▶ Reading text:
☆ ☆ ☆ ☆ ☆ ☆ ☆

I still have a few bags of Kalin's... Pearl salt and pepper caught me the most fish.
Anyone remember the Mogambo grub by Kalin's? Giant 5 inch grub with a huge tail... I used to use that thing like a buzz bait through the pond scum when I was a teenager, it was heavy enough to throw weightless a long ways... Wore those pond bass out with them... Never did throw them on public lakes. I'll have to check if they still make them.
Edit... Yep, still make them! I'll be getting a new pack and see how they do in the nimi pads.


----------



## MassillonBuckeye (May 3, 2010)

ducky152000 said:


> I think he is just so full of himself he was trying to brag a little, Whoo hoo your a ohio guide thats takes people on little lakes like wolf run and bark camp where a chimp can catch bass. Be proud of your accomplishments of being a bass guide on ponds.


Hey, easy now. He's allowed to be proud making a living doing what he loves to do. Just seemed a little defensive to me not necessarily bragging. Unless I missed something, the guy seems pretty humble to me.  We shouldn't be making disparaging comments about our fellow members here. If you don't like him or his service, don't use it!


----------



## MassillonBuckeye (May 3, 2010)

Question: What makes Kalins better? It's not the same plastic and shape as 100 other grubs on the market? They had some giant Kalins grubs I looked at a million times at Gander Mountain around the time of their "restructuring" and kept trying to come up with a reason to buy but never quite could. They must have been like 8" grubs I dunno. I'm a big fan of grubs in general. 1/8" yellow fuzzy grub still probably responsible for the majority of fish caught in my lifetime...  Ohh how I sometimes long for those simpler times!


----------



## Bassbme (Mar 11, 2012)

MassillonBuckeye said:


> Question: What makes Kalins better? It's not the same plastic and shape as 100 other grubs on the market?


Super soft plastic and a very thin tail. The best action at super slow speeds of any grub I've ever used.


----------



## claytonhaske (Apr 16, 2010)

Bassbme said:


> Super soft plastic and a very thin tail. The best action at super slow speeds of any grub I've ever used.


I like to cut off the tail of a kalins grub, and use "mend-it" to glue it to a 3" paddle tail swim bait. Replacing the paddle tail with the curl tail. Gives it a bigger profile, and a ton more action.
Big bite baits 3" paddle tail swim baits work best for the body, while kalins grub tails work Best for the curl tail.


----------



## buckzye11 (Jul 16, 2009)

Clayton... May want to check out the grubster by lunker city... It's a grub body with a paddle tail. May save you some gluing. Not a real long bait, but has the profile you want.


----------



## JignPig Guide (Aug 3, 2007)

ducky152000 said:


> I think he is just so full of himself he was trying to brag a little, Whoo hoo your a ohio guide thats takes people on little lakes like wolf run and bark camp where a chimp can catch bass. Be proud of your accomplishments of being a bass guide on ponds.


Holy **** man. You described me as a chimp? Fishing ponds? Full of myself? What's up with your post? Whoa now. Easy big fella. No offense intended. Go take your Ritalin. Angry much?


----------



## claytonhaske (Apr 16, 2010)

buckzye11 said:


> Clayton... May want to check out the grubster by lunker city... It's a grub body with a paddle tail. May save you some gluing. Not a real long bait, but has the profile you want.


I do the complete opposite......Shad body, twister tail.


----------

☆ ☆ ☆ ☆ ☆ ☆ ☆

▶ Collected material:
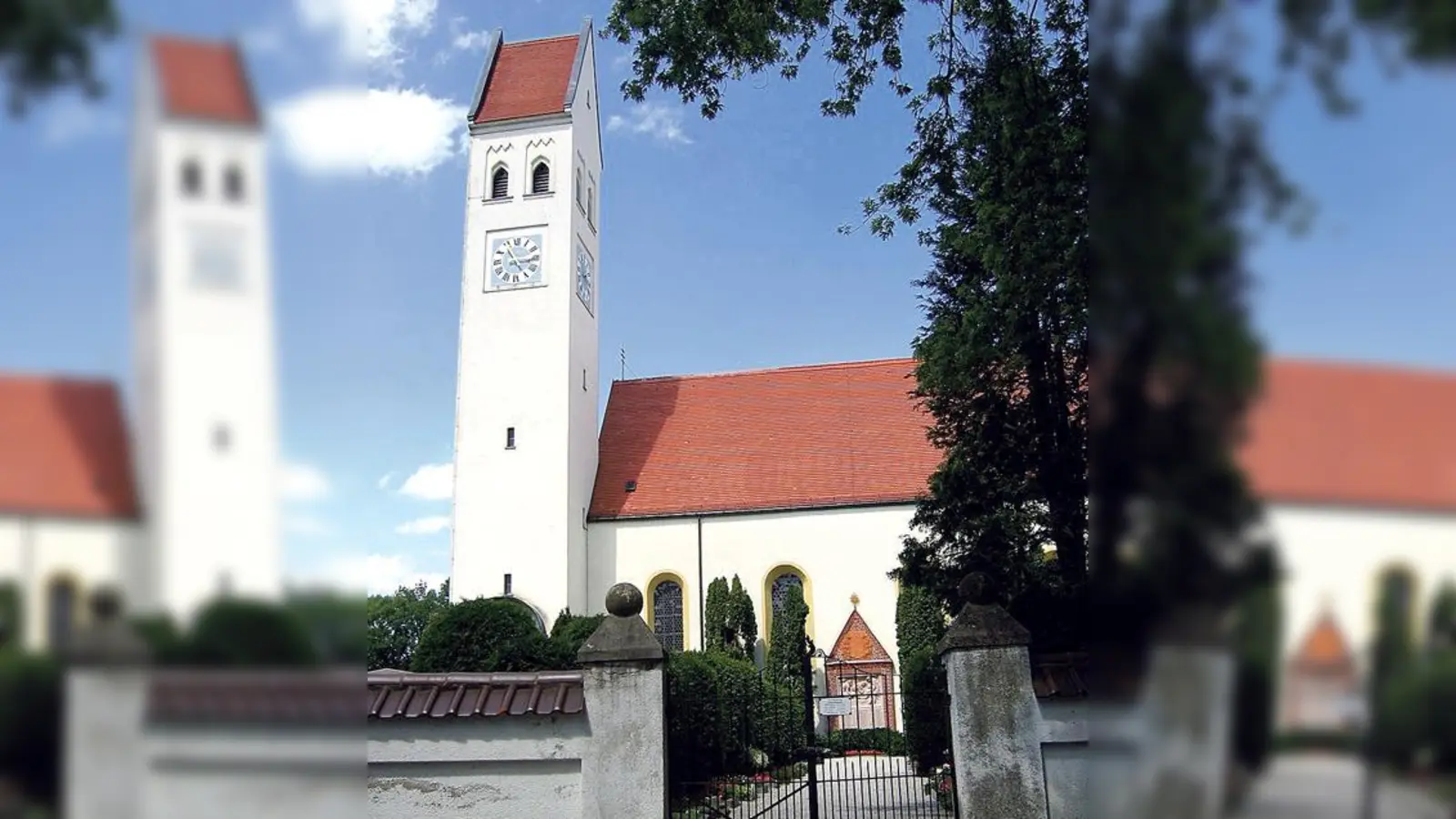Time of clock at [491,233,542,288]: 2:54
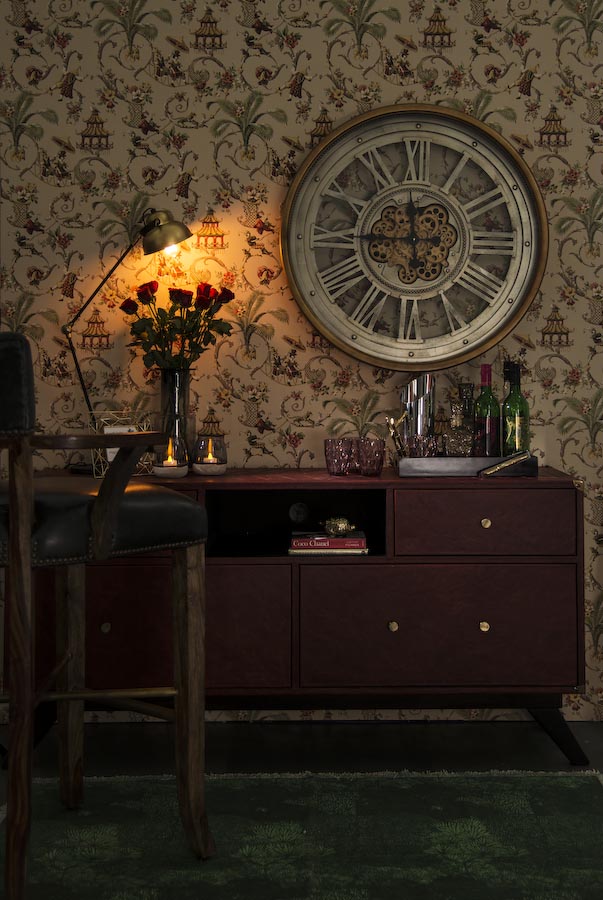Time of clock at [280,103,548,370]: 11:45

☆ ☆ ☆ ☆ ☆ ☆ ☆

▶ Set problem: In the forum thread about Kalin's grubs, what two features does Bassbme say make Kalin's grubs better? The lines have no connection to the forum thread about Kalin's grubs.

▶ Full response: Super soft plastic and a very thin tail.